A cláusula que permite atrasar a entrega de um imóvel só é válida se indicar, de forma clara, qual é o prazo máximo desse atraso. Quando esse limite não é informado no contrato, o direito do consumidor à informação é desrespeitado, e a construtora pode ser obrigada a pagar indenização pelos prejuízos causados.
Sentença da 5ª Vara Cível de Manaus declarou a nulidade de cláusula contratual genérica que previa tolerância para entrega de imóvel adquirido na planta sem indicar prazo definido, e condenou a incorporadora responsável ao pagamento de lucros cessantes, danos emergentes, cláusula penal e indenização por danos morais. A decisão foi proferida pelo juiz José Renier da Silva Guimarães.
A controvérsia girou em torno do atraso na entrega de imóvel prometido em prazo pré fixado, cujas chaves só foram entregues pouco mais de dois anos depois. A construtora alegava respaldo contratual para a postergação, com base em cláusula de tolerância prevista no contrato. No entanto, o magistrado considerou a cláusula abusiva por ausência de estipulação clara do prazo adicional, o que viola o dever de informação ao consumidor, previsto no CDC.
“Empresas de grande porte, com vasta experiência no mercado, devem prever prazo razoável quando do lançamento do empreendimento, evitando criar expectativas inócuas nos consumidores”, afirmou o juiz, destacando a necessidade de respeito à boa-fé objetiva e ao equilíbrio contratual.
Com base na jurisprudência do STJ (REsp 1.582.318/RJ), o juízo reconheceu que a cláusula de tolerância só é válida quando expressa, destacada e com prazo definido, de até 180 dias. Sua ausência autoriza o reconhecimento da mora a partir do término do prazo originalmente pactuado.
A sentença condenou a construtora ao pagamento de: Lucros cessantes, calculados em 0,5% do valor venal do imóvel por mês de atraso com juros e correção monetária; cláusula penal moratória, sobre o montante das parcelas efetivamente pagas; danos emergentes, no valor de R$ 7.200,00, referentes aos aluguéis pagos durante o período em que o imóvel não foi entregue; danos morais, fixados em R$ 15 mil, com fundamento no abalo existencial causado à autora pela postergação de seu projeto de vida familiar.

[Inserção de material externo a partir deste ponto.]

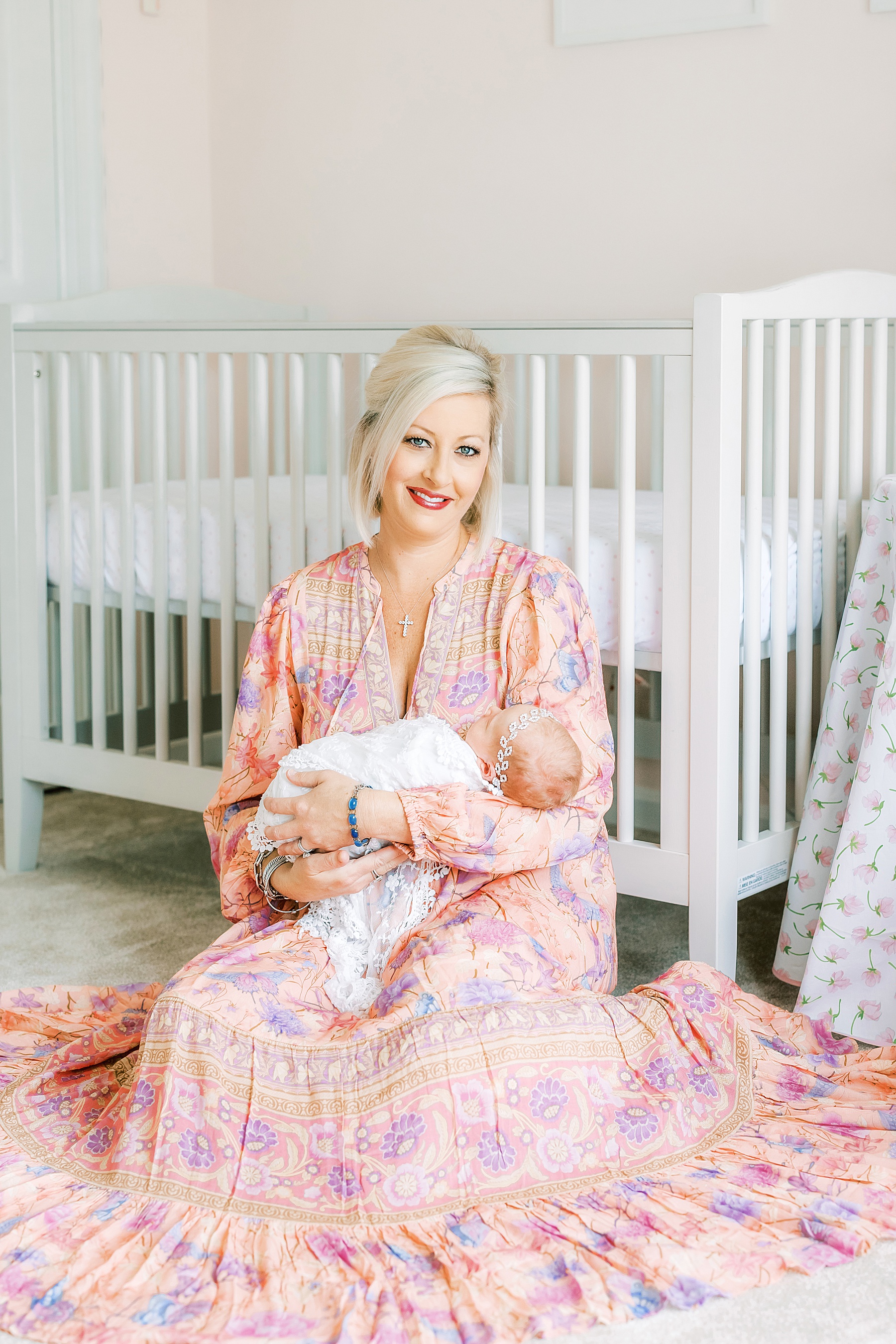 woman in pink dress holding newborn baby girl by white crib in nursery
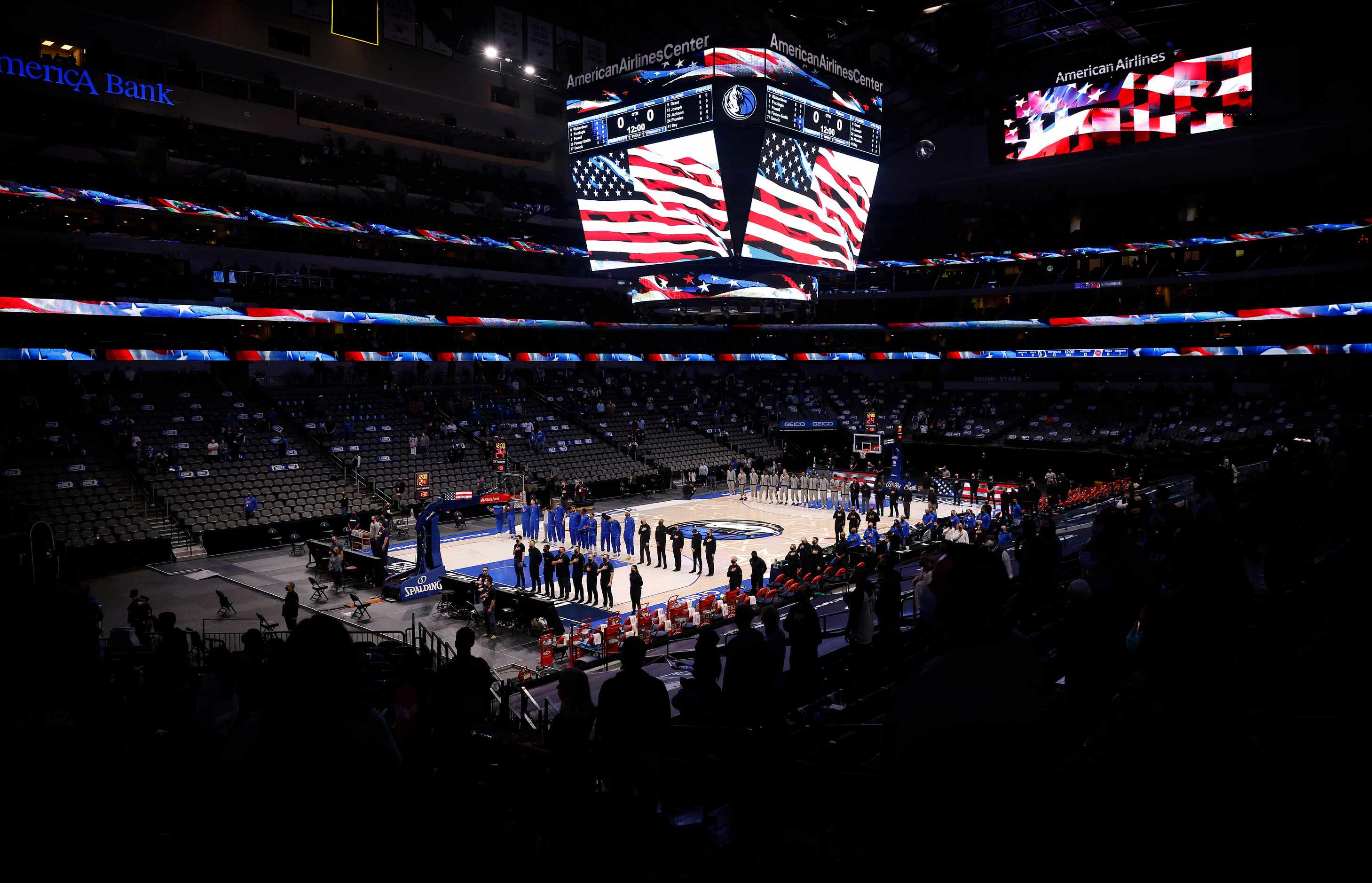 The Dallas Mavericks and Detroit Pistons basketball teams stand and face the flag for the...
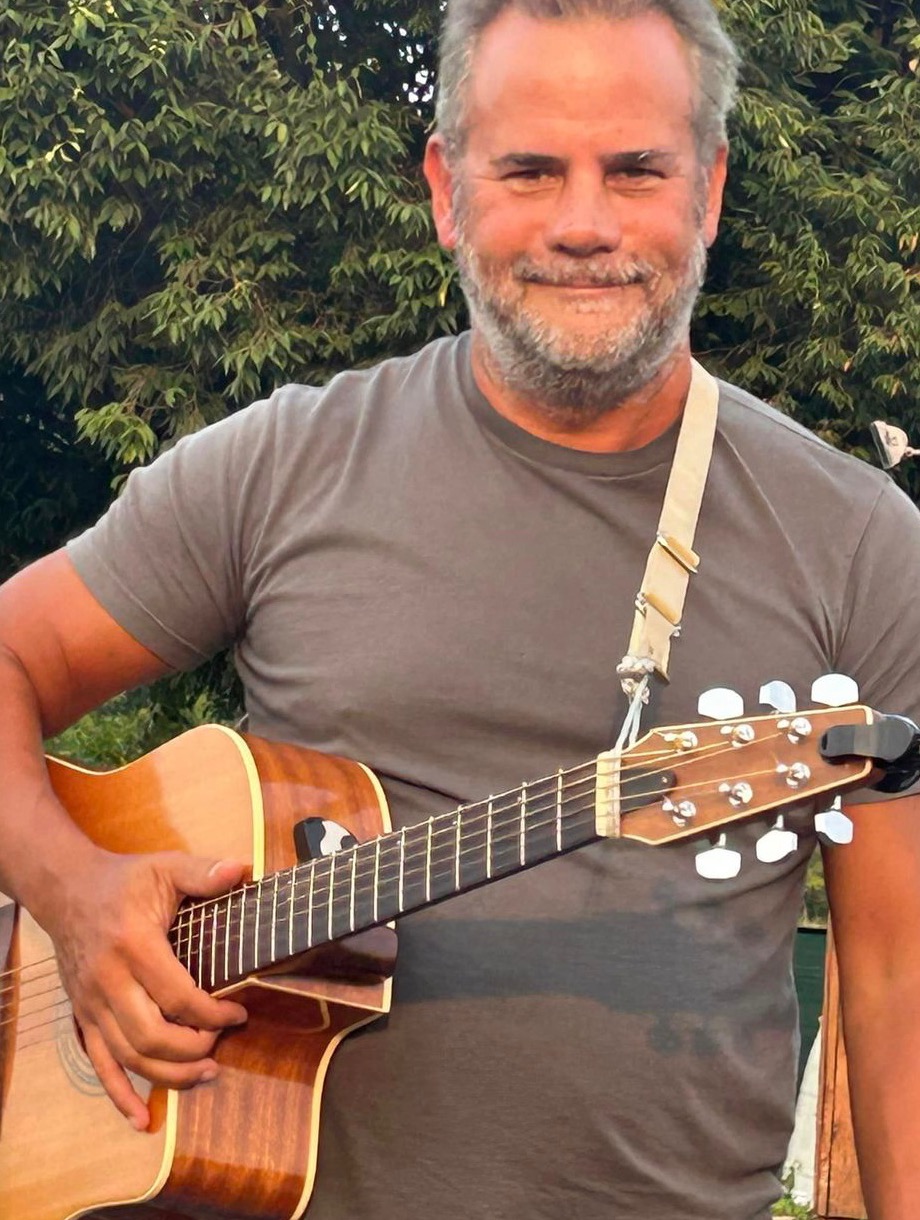 Chuck with his acoustic guitar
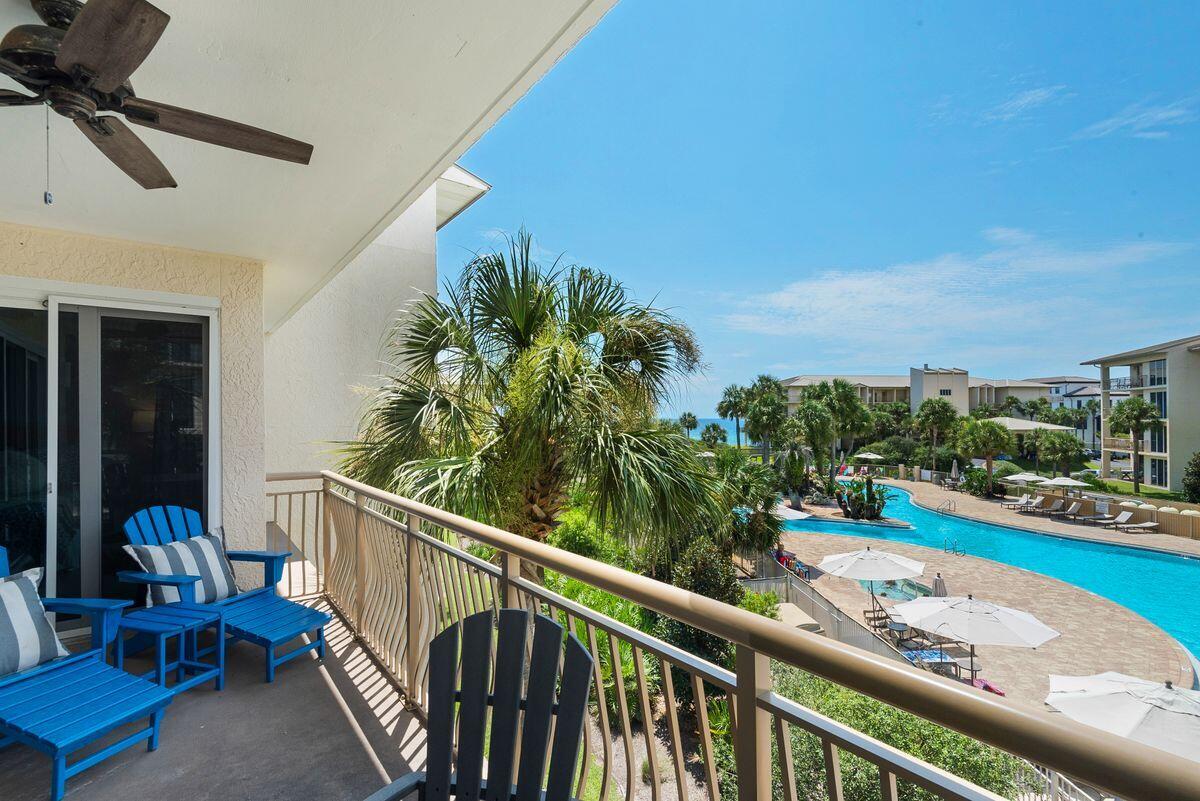 10254 East County Road, Unit 315 Inlet Beach, FL 32461 - Photo 1 of 37 a view of a balcony with chairs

Ao reconhecer o dano moral, o magistrado afirmou que não se tratava de mero inadimplemento, mas de violação relevante a direito da personalidade, pela frustração do direito de uso do imóvel e adiamento injustificado de planos existenciais. “Não se trata de simples atraso na obra, mas do atraso no projeto de vida de uma família”, registrou.